# [Input material]
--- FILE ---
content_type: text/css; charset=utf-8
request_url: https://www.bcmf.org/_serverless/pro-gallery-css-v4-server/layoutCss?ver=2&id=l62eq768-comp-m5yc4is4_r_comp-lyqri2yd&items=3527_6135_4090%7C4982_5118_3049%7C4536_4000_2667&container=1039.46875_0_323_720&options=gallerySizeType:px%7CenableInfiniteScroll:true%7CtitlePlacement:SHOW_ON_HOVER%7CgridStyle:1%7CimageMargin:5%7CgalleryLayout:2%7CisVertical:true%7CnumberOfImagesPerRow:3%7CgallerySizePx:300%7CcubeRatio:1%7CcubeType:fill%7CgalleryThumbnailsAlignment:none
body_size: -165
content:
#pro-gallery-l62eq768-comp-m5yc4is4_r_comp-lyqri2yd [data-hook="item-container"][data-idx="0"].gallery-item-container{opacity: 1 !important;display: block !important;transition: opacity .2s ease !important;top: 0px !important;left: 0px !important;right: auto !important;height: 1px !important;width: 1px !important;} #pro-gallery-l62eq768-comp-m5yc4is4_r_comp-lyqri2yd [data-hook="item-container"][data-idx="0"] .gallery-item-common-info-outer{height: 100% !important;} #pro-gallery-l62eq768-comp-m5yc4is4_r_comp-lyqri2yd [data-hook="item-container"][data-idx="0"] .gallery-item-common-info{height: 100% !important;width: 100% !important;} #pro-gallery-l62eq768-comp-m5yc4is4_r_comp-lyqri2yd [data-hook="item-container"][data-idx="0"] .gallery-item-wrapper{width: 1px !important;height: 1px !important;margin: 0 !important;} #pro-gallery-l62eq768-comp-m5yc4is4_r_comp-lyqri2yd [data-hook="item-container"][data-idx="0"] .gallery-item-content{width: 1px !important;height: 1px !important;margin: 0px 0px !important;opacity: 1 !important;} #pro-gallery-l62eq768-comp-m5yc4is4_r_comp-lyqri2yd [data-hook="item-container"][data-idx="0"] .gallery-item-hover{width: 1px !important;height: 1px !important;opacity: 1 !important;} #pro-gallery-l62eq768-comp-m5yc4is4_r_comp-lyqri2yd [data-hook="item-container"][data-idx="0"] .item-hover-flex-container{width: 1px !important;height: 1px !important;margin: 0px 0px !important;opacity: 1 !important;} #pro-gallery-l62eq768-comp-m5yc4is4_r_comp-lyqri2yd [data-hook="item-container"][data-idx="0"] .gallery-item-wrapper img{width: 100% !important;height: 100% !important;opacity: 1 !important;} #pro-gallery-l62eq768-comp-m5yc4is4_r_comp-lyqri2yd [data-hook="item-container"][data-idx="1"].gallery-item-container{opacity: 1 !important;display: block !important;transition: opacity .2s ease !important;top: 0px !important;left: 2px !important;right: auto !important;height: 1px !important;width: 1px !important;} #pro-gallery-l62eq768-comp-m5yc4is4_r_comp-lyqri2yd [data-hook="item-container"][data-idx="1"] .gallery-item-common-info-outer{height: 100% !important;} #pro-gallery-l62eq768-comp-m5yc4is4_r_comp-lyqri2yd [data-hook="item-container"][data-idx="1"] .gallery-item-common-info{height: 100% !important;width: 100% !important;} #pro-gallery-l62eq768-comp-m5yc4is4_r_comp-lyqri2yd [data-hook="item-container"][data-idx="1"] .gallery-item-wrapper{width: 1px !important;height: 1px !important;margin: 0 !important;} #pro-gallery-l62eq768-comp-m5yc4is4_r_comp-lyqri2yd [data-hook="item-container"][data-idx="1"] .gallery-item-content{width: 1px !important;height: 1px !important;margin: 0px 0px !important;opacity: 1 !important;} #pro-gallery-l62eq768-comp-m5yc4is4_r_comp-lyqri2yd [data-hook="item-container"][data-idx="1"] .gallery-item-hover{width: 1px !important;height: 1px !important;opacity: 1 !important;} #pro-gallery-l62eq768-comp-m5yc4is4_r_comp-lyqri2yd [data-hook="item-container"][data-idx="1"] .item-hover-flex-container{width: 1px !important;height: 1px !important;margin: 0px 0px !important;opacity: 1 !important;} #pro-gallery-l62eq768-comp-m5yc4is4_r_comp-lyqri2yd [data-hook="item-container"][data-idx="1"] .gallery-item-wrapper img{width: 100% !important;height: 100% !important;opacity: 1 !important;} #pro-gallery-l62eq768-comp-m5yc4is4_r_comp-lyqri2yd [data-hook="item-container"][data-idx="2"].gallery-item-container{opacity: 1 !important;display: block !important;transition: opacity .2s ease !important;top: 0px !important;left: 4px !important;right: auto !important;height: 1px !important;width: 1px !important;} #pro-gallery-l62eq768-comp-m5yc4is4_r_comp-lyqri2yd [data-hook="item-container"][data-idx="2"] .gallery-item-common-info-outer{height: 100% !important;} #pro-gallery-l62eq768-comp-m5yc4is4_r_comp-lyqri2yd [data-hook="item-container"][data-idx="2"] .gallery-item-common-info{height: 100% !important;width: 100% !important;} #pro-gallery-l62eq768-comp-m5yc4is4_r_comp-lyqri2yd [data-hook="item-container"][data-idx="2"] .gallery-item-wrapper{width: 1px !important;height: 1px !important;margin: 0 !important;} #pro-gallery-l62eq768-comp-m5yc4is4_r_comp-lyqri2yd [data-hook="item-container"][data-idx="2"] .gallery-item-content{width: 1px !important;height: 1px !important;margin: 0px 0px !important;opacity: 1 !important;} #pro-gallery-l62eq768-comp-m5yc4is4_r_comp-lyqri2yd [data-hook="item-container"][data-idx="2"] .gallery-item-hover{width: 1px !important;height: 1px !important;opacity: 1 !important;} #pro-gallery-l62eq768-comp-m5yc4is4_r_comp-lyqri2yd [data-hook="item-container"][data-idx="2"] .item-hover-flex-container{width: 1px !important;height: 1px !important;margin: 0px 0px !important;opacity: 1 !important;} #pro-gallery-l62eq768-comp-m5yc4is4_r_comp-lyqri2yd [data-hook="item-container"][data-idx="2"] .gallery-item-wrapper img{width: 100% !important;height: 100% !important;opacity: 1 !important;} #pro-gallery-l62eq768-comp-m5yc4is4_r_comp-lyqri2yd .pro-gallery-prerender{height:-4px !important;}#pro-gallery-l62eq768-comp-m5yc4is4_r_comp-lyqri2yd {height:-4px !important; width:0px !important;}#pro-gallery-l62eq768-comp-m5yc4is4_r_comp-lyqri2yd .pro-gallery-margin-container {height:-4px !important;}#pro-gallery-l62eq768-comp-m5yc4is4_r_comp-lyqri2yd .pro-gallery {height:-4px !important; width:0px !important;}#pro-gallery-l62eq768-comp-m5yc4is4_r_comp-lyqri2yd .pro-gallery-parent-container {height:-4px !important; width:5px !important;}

# [Work required]
Return the records in full. Omit nothing.

# [Answer to this exercise]
--- FILE ---
content_type: text/css; charset=utf-8
request_url: https://www.bcmf.org/_serverless/pro-gallery-css-v4-server/layoutCss?ver=2&id=l62eq768-comp-m5yc4is4_r_comp-lyqri2yd&items=3527_6135_4090%7C4982_5118_3049%7C4536_4000_2667&container=1039.46875_0_323_720&options=gallerySizeType:px%7CenableInfiniteScroll:true%7CtitlePlacement:SHOW_ON_HOVER%7CgridStyle:1%7CimageMargin:5%7CgalleryLayout:2%7CisVertical:true%7CnumberOfImagesPerRow:3%7CgallerySizePx:300%7CcubeRatio:1%7CcubeType:fill%7CgalleryThumbnailsAlignment:none
body_size: -165
content:
#pro-gallery-l62eq768-comp-m5yc4is4_r_comp-lyqri2yd [data-hook="item-container"][data-idx="0"].gallery-item-container{opacity: 1 !important;display: block !important;transition: opacity .2s ease !important;top: 0px !important;left: 0px !important;right: auto !important;height: 1px !important;width: 1px !important;} #pro-gallery-l62eq768-comp-m5yc4is4_r_comp-lyqri2yd [data-hook="item-container"][data-idx="0"] .gallery-item-common-info-outer{height: 100% !important;} #pro-gallery-l62eq768-comp-m5yc4is4_r_comp-lyqri2yd [data-hook="item-container"][data-idx="0"] .gallery-item-common-info{height: 100% !important;width: 100% !important;} #pro-gallery-l62eq768-comp-m5yc4is4_r_comp-lyqri2yd [data-hook="item-container"][data-idx="0"] .gallery-item-wrapper{width: 1px !important;height: 1px !important;margin: 0 !important;} #pro-gallery-l62eq768-comp-m5yc4is4_r_comp-lyqri2yd [data-hook="item-container"][data-idx="0"] .gallery-item-content{width: 1px !important;height: 1px !important;margin: 0px 0px !important;opacity: 1 !important;} #pro-gallery-l62eq768-comp-m5yc4is4_r_comp-lyqri2yd [data-hook="item-container"][data-idx="0"] .gallery-item-hover{width: 1px !important;height: 1px !important;opacity: 1 !important;} #pro-gallery-l62eq768-comp-m5yc4is4_r_comp-lyqri2yd [data-hook="item-container"][data-idx="0"] .item-hover-flex-container{width: 1px !important;height: 1px !important;margin: 0px 0px !important;opacity: 1 !important;} #pro-gallery-l62eq768-comp-m5yc4is4_r_comp-lyqri2yd [data-hook="item-container"][data-idx="0"] .gallery-item-wrapper img{width: 100% !important;height: 100% !important;opacity: 1 !important;} #pro-gallery-l62eq768-comp-m5yc4is4_r_comp-lyqri2yd [data-hook="item-container"][data-idx="1"].gallery-item-container{opacity: 1 !important;display: block !important;transition: opacity .2s ease !important;top: 0px !important;left: 2px !important;right: auto !important;height: 1px !important;width: 1px !important;} #pro-gallery-l62eq768-comp-m5yc4is4_r_comp-lyqri2yd [data-hook="item-container"][data-idx="1"] .gallery-item-common-info-outer{height: 100% !important;} #pro-gallery-l62eq768-comp-m5yc4is4_r_comp-lyqri2yd [data-hook="item-container"][data-idx="1"] .gallery-item-common-info{height: 100% !important;width: 100% !important;} #pro-gallery-l62eq768-comp-m5yc4is4_r_comp-lyqri2yd [data-hook="item-container"][data-idx="1"] .gallery-item-wrapper{width: 1px !important;height: 1px !important;margin: 0 !important;} #pro-gallery-l62eq768-comp-m5yc4is4_r_comp-lyqri2yd [data-hook="item-container"][data-idx="1"] .gallery-item-content{width: 1px !important;height: 1px !important;margin: 0px 0px !important;opacity: 1 !important;} #pro-gallery-l62eq768-comp-m5yc4is4_r_comp-lyqri2yd [data-hook="item-container"][data-idx="1"] .gallery-item-hover{width: 1px !important;height: 1px !important;opacity: 1 !important;} #pro-gallery-l62eq768-comp-m5yc4is4_r_comp-lyqri2yd [data-hook="item-container"][data-idx="1"] .item-hover-flex-container{width: 1px !important;height: 1px !important;margin: 0px 0px !important;opacity: 1 !important;} #pro-gallery-l62eq768-comp-m5yc4is4_r_comp-lyqri2yd [data-hook="item-container"][data-idx="1"] .gallery-item-wrapper img{width: 100% !important;height: 100% !important;opacity: 1 !important;} #pro-gallery-l62eq768-comp-m5yc4is4_r_comp-lyqri2yd [data-hook="item-container"][data-idx="2"].gallery-item-container{opacity: 1 !important;display: block !important;transition: opacity .2s ease !important;top: 0px !important;left: 4px !important;right: auto !important;height: 1px !important;width: 1px !important;} #pro-gallery-l62eq768-comp-m5yc4is4_r_comp-lyqri2yd [data-hook="item-container"][data-idx="2"] .gallery-item-common-info-outer{height: 100% !important;} #pro-gallery-l62eq768-comp-m5yc4is4_r_comp-lyqri2yd [data-hook="item-container"][data-idx="2"] .gallery-item-common-info{height: 100% !important;width: 100% !important;} #pro-gallery-l62eq768-comp-m5yc4is4_r_comp-lyqri2yd [data-hook="item-container"][data-idx="2"] .gallery-item-wrapper{width: 1px !important;height: 1px !important;margin: 0 !important;} #pro-gallery-l62eq768-comp-m5yc4is4_r_comp-lyqri2yd [data-hook="item-container"][data-idx="2"] .gallery-item-content{width: 1px !important;height: 1px !important;margin: 0px 0px !important;opacity: 1 !important;} #pro-gallery-l62eq768-comp-m5yc4is4_r_comp-lyqri2yd [data-hook="item-container"][data-idx="2"] .gallery-item-hover{width: 1px !important;height: 1px !important;opacity: 1 !important;} #pro-gallery-l62eq768-comp-m5yc4is4_r_comp-lyqri2yd [data-hook="item-container"][data-idx="2"] .item-hover-flex-container{width: 1px !important;height: 1px !important;margin: 0px 0px !important;opacity: 1 !important;} #pro-gallery-l62eq768-comp-m5yc4is4_r_comp-lyqri2yd [data-hook="item-container"][data-idx="2"] .gallery-item-wrapper img{width: 100% !important;height: 100% !important;opacity: 1 !important;} #pro-gallery-l62eq768-comp-m5yc4is4_r_comp-lyqri2yd .pro-gallery-prerender{height:-4px !important;}#pro-gallery-l62eq768-comp-m5yc4is4_r_comp-lyqri2yd {height:-4px !important; width:0px !important;}#pro-gallery-l62eq768-comp-m5yc4is4_r_comp-lyqri2yd .pro-gallery-margin-container {height:-4px !important;}#pro-gallery-l62eq768-comp-m5yc4is4_r_comp-lyqri2yd .pro-gallery {height:-4px !important; width:0px !important;}#pro-gallery-l62eq768-comp-m5yc4is4_r_comp-lyqri2yd .pro-gallery-parent-container {height:-4px !important; width:5px !important;}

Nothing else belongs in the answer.